**Instructions to follow:** Copy exactly the lines of the data below that run from the line holding "- Identification: trichomonad" through the line holding "(1184,747)-(1310,819), (800,749)-(931,819), (2,751)-(152,819)", both ends included.

(Data shown Opens)

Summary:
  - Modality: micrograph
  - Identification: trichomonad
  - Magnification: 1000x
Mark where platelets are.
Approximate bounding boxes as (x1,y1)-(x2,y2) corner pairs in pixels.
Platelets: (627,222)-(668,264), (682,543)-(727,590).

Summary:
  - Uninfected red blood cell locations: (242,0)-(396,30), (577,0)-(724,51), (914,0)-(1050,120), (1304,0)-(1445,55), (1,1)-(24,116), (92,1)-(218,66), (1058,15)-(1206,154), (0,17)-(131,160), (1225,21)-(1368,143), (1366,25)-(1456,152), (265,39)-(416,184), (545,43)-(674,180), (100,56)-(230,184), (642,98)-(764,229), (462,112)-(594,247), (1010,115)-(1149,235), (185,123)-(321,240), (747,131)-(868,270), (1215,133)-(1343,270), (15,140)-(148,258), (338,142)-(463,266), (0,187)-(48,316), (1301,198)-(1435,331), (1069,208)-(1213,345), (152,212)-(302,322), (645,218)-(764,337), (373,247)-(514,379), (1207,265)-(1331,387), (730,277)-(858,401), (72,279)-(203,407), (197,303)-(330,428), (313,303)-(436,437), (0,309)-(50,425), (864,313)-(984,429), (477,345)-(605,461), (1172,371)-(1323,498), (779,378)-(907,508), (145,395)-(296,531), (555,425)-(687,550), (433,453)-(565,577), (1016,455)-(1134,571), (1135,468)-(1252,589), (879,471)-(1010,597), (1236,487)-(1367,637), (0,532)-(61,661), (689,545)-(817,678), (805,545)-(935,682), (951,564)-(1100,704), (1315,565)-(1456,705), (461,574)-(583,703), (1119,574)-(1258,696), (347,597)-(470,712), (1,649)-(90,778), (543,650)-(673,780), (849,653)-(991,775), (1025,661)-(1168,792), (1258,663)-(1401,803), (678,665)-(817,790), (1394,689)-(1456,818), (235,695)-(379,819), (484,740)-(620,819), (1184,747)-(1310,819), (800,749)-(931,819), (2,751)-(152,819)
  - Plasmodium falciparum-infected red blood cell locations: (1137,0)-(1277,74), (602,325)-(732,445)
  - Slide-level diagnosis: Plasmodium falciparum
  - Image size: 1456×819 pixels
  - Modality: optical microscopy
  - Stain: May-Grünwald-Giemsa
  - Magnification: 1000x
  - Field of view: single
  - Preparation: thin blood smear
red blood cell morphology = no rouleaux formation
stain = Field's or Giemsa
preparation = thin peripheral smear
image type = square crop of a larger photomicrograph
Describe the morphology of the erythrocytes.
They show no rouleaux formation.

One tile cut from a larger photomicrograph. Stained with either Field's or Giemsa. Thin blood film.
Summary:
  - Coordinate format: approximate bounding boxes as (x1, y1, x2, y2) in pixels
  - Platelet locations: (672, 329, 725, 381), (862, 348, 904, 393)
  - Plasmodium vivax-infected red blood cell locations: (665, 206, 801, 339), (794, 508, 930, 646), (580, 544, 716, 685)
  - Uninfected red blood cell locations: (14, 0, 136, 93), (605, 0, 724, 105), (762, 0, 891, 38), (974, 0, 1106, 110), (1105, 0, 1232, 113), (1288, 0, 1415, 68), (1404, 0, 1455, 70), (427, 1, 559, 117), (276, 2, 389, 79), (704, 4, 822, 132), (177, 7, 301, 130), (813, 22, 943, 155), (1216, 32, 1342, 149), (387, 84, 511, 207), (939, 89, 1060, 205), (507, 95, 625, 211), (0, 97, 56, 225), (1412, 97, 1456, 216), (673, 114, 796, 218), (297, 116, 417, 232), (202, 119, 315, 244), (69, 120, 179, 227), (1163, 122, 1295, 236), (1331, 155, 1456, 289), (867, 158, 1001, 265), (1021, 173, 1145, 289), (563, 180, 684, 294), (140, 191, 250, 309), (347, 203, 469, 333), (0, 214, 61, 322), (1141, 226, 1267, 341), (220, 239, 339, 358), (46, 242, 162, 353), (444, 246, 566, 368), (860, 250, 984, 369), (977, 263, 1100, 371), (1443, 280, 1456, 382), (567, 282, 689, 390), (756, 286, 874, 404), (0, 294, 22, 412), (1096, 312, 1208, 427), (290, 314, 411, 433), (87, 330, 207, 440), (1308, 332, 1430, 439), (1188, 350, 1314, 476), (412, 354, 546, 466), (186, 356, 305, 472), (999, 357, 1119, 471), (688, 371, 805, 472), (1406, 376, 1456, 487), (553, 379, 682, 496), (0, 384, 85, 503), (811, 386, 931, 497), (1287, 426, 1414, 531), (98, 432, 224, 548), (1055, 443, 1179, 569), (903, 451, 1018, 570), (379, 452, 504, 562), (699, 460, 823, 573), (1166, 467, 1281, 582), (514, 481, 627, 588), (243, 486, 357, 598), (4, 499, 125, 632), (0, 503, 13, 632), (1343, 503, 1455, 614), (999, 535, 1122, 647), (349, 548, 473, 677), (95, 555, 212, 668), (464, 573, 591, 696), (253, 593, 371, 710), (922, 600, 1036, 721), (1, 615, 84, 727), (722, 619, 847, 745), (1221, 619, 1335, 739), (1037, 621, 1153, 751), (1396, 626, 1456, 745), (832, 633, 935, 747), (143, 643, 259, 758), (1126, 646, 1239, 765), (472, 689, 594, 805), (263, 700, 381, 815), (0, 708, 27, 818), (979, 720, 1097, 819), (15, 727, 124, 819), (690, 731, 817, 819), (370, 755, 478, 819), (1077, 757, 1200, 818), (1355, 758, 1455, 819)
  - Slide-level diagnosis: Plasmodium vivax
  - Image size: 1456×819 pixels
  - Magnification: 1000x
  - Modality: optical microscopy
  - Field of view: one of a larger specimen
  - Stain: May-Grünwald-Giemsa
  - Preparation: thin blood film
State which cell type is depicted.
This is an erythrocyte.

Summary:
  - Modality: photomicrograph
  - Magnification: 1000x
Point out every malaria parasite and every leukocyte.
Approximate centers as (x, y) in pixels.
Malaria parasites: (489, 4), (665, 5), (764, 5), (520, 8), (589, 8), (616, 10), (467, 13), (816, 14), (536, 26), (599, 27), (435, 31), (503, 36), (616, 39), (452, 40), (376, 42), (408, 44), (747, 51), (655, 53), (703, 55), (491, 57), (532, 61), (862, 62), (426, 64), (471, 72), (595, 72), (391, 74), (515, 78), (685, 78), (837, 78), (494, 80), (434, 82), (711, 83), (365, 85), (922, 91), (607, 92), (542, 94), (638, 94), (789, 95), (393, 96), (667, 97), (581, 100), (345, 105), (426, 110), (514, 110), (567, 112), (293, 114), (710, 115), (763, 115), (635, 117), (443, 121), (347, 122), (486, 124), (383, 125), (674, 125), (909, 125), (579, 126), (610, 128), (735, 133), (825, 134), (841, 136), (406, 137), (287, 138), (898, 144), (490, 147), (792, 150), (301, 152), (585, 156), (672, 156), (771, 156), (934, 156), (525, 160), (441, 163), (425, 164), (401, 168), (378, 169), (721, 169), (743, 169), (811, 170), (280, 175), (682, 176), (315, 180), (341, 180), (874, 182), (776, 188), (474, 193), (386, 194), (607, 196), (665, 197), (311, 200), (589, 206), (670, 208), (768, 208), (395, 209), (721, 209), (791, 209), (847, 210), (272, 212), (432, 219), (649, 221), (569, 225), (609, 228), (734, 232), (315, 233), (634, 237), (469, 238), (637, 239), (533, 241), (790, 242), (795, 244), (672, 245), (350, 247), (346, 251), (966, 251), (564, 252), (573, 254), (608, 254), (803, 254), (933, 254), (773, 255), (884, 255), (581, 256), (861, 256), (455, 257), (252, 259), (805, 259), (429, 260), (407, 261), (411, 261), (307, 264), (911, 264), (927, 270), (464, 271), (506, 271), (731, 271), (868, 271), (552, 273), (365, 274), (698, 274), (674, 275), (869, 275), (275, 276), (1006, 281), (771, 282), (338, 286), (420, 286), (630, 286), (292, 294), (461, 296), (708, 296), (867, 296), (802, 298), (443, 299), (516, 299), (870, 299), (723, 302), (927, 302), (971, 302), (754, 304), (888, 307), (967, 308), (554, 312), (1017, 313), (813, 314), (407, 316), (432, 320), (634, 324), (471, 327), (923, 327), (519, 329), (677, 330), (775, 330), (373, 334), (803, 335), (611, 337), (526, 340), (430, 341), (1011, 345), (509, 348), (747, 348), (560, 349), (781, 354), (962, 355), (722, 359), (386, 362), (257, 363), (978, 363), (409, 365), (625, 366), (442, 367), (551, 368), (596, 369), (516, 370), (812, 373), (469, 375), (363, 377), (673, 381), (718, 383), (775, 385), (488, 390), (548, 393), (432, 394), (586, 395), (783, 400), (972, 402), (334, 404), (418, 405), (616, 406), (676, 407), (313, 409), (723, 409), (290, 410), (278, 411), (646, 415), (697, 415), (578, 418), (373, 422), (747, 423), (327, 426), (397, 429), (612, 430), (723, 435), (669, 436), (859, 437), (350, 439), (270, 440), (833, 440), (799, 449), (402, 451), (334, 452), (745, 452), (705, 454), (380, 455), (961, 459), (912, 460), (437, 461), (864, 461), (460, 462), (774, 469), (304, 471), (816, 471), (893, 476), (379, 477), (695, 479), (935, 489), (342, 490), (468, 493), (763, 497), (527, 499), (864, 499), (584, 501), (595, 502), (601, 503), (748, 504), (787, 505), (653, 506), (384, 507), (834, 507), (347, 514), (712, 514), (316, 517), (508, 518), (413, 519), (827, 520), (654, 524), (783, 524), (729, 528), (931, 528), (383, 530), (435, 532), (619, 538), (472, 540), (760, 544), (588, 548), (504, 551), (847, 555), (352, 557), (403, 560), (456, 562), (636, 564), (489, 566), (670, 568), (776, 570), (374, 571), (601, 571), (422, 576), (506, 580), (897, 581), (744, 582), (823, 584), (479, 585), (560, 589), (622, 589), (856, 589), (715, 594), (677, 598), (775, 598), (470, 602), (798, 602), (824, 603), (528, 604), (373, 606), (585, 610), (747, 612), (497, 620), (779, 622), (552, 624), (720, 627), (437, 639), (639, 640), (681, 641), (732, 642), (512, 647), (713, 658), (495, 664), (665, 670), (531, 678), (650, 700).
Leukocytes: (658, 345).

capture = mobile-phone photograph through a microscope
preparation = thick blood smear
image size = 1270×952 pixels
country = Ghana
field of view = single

(Data shown Closes)

**Response to this exercise:**
  - Identification: trichomonad
  - Magnification: 1000x
Mark where platelets are.
Approximate bounding boxes as (x1,y1)-(x2,y2) corner pairs in pixels.
Platelets: (627,222)-(668,264), (682,543)-(727,590).

Summary:
  - Uninfected red blood cell locations: (242,0)-(396,30), (577,0)-(724,51), (914,0)-(1050,120), (1304,0)-(1445,55), (1,1)-(24,116), (92,1)-(218,66), (1058,15)-(1206,154), (0,17)-(131,160), (1225,21)-(1368,143), (1366,25)-(1456,152), (265,39)-(416,184), (545,43)-(674,180), (100,56)-(230,184), (642,98)-(764,229), (462,112)-(594,247), (1010,115)-(1149,235), (185,123)-(321,240), (747,131)-(868,270), (1215,133)-(1343,270), (15,140)-(148,258), (338,142)-(463,266), (0,187)-(48,316), (1301,198)-(1435,331), (1069,208)-(1213,345), (152,212)-(302,322), (645,218)-(764,337), (373,247)-(514,379), (1207,265)-(1331,387), (730,277)-(858,401), (72,279)-(203,407), (197,303)-(330,428), (313,303)-(436,437), (0,309)-(50,425), (864,313)-(984,429), (477,345)-(605,461), (1172,371)-(1323,498), (779,378)-(907,508), (145,395)-(296,531), (555,425)-(687,550), (433,453)-(565,577), (1016,455)-(1134,571), (1135,468)-(1252,589), (879,471)-(1010,597), (1236,487)-(1367,637), (0,532)-(61,661), (689,545)-(817,678), (805,545)-(935,682), (951,564)-(1100,704), (1315,565)-(1456,705), (461,574)-(583,703), (1119,574)-(1258,696), (347,597)-(470,712), (1,649)-(90,778), (543,650)-(673,780), (849,653)-(991,775), (1025,661)-(1168,792), (1258,663)-(1401,803), (678,665)-(817,790), (1394,689)-(1456,818), (235,695)-(379,819), (484,740)-(620,819), (1184,747)-(1310,819), (800,749)-(931,819), (2,751)-(152,819)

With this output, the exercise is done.